## WHAT TO WORK ON
Would you write out every entry exactly, but without the pictures?

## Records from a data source
---+---

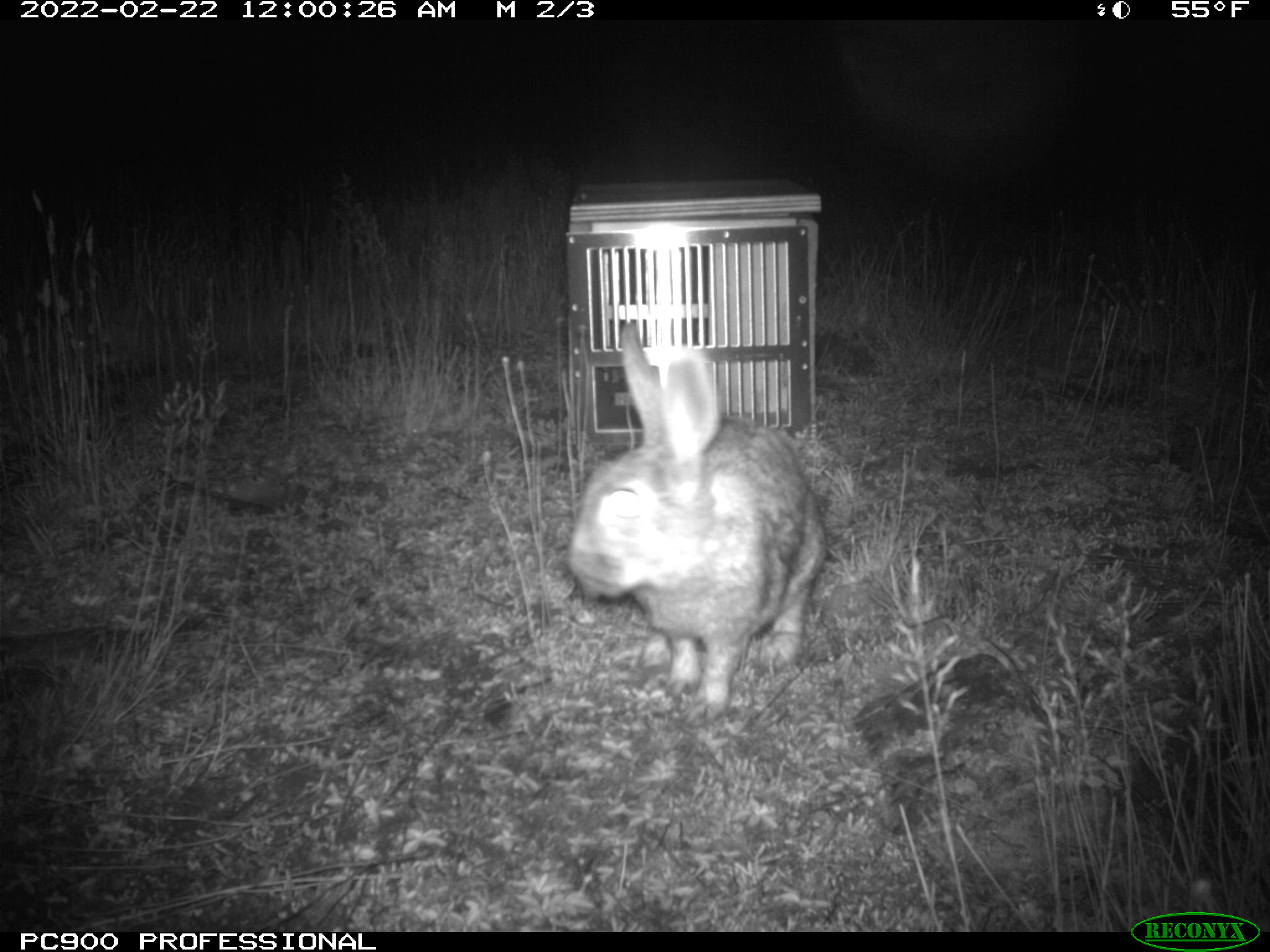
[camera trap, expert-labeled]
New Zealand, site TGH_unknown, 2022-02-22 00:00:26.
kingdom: Animalia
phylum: Chordata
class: Mammalia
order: Lagomorpha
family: Leporidae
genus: Oryctolagus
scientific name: Oryctolagus cuniculus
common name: european rabbit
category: rabbit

---+---

## TASK ANSWER
[camera trap, expert-labeled]
New Zealand, site TGH_unknown, 2022-02-22 00:00:26.
kingdom: Animalia
phylum: Chordata
class: Mammalia
order: Lagomorpha
family: Leporidae
genus: Oryctolagus
scientific name: Oryctolagus cuniculus
common name: european rabbit
category: rabbit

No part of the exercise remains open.